Com início às dez horas, os Madredeus deram início à liturgia, perdão, ao concerto. Foram tocados todos os temas do novo disco, embora sem seguir o mesmo alinhamento, em alternância com "êxitos" mais antigos como "Oxalá", "Pomar das laranjeiras", "A tempestade" e, já no encore, "Haja o que houver". Falta rodagem, mas o essencial já lá está: as canções, algumas delas desde já merecedoras de figurar no livro dos clássicos dos Madredeus, o rigor cada vez mais de músicos de câmara dos quatro instrumentistas e, acima de tudo, a beleza intocável da voz de Teresa Salgueiro. Imaculada, como sempre.  Num mundo a naufragar em vagas cada vez mais encarpeladas, a música dos Madredeus flui como as águas de um rio que desliza devagar. Descendo lentamente meio tom de cada vez.

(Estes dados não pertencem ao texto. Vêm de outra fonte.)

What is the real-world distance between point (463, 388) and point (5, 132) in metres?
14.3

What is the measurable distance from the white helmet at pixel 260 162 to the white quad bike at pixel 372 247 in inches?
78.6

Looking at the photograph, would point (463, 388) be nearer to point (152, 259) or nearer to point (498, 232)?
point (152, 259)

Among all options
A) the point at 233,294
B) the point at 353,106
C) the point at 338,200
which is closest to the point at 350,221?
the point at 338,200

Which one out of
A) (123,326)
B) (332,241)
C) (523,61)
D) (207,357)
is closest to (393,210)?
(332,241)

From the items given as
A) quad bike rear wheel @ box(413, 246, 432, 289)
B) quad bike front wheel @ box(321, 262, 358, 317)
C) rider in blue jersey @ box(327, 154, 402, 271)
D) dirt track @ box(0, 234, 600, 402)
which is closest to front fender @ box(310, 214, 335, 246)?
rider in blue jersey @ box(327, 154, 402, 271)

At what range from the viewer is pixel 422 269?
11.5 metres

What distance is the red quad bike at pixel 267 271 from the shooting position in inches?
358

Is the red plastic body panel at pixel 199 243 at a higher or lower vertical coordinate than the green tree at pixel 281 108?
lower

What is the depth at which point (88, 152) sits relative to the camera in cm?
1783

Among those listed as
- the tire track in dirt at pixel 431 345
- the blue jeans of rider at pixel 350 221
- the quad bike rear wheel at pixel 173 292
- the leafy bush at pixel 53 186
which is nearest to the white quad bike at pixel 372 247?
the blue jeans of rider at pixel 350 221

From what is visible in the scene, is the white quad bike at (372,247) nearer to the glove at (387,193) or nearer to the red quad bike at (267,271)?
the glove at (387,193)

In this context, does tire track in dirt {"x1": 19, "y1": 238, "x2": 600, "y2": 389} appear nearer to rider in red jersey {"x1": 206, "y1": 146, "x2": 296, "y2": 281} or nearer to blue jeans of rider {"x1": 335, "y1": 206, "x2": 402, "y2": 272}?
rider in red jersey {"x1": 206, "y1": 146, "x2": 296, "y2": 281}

Dos novos clássicos, dois há que rondam o sublime: "O labirinto parado" e "Graça – a última ciência". Lá perto andam "Afinal – a minha canção", "O segredo do futuro" e "Tarde, por favor". Na última canção da 1ª parte, "Brumas do futuro", composta de parceria com António Victorino de Almeida, em dedicatória aos capitães do 25 de Abril, uma surpresa: a presença em palco, ao piano, do próprio maestro. O tema não é grande coisa, assim com laivos de Nino Rota e cançoneta, o maestro e os sintetizadors de Carlos Maria Trindade não chocaram de frente, mas o mais extraordinário foi comprovar que é possível instalar num palco um piano de cauda em apenas três segundos. Nem a Ferrari, numa troca de pneus, faria melhor.

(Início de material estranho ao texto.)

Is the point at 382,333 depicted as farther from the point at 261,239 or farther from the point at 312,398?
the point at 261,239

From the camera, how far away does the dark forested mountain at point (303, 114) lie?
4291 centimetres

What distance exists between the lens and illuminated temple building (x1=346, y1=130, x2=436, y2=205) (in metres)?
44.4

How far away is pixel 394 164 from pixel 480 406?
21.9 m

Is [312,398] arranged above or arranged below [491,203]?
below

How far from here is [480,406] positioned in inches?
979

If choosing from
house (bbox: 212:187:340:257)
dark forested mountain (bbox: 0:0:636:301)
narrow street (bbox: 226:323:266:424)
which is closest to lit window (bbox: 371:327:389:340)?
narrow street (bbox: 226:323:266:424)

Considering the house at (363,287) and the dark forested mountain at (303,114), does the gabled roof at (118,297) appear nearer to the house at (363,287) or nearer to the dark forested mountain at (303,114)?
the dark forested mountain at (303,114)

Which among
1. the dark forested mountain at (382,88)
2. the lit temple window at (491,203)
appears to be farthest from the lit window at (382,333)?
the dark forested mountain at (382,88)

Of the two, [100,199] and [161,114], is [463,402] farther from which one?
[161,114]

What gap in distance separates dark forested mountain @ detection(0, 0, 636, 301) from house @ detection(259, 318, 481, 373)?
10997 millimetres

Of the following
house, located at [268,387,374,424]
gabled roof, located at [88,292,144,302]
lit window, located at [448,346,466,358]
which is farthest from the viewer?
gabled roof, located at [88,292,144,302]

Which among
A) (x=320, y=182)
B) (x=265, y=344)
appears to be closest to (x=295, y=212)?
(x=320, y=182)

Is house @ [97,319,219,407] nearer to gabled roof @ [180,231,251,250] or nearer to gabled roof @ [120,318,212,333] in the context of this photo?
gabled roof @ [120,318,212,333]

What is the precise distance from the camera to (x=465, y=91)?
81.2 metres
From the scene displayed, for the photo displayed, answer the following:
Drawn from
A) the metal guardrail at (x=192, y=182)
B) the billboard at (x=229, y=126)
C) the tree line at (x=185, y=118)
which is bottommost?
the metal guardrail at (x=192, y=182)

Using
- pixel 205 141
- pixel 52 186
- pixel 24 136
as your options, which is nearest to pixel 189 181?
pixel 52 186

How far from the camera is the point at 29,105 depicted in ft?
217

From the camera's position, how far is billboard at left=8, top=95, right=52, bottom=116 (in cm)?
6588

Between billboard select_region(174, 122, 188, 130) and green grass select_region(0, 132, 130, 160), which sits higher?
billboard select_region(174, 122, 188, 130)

Depois de um intervalo aproveitado por quase toda a gente para socializar, os Madredeus regressaram para concluir a apresentação de "Movimento". "Graça – a última ciência" foi cantada por Teresa Salgueiro de forma emocionante, com garra (é raro vê-la com as garras de fora), sobre cascatas de cristal de harpa, emulada por Carlos Maria Trindade no sintetizador. Quem tem Teresa tem Graça. O mesmo se poderá dizer de "O segredo do futuro". Apesar da segunda parte ser "Qué sera, sera" mais Aphrodite's Child, é uma grande canção. Teresa Salgueira não é nem Joan Baez nem Demis Roussos. Graças a Deus.
Antes de "A quimera" fechar o concerto, foi feita pela cantora a apresentação dos músicos, caso alguém não soubesse. "Esqueci-me de dizer que a cantar está a Teresa Salgueiro", disse a terminar. Ah, então ela era a do vestido! Também agradeceu, sobretudo ao Porto-2001 que, afinal, parece que existe.
"Tarde por favor", uma das melhores interpretações da noite, swingante de sensualidade e ascetismo estremunhado, "Haja o que houver" (saudada com muitos aplausos pela assistência que até aqui nunca tinha perdido a compostura) e "Vozes no mar" preencheram os encores.
O maior defeito dos Madredeus? A simplicidade. A maior virtude? A simplicidade. É como na vida – tudo depende do ponto de vista.

EM RESUMO
Barricada de silêncio: De um lado, o silêncio de onde nasce a voz de Teresa Salgueiro. Sagrado. Do outro, o silêncio de uma assistência que não tugiu nem mugiu. Assombrada.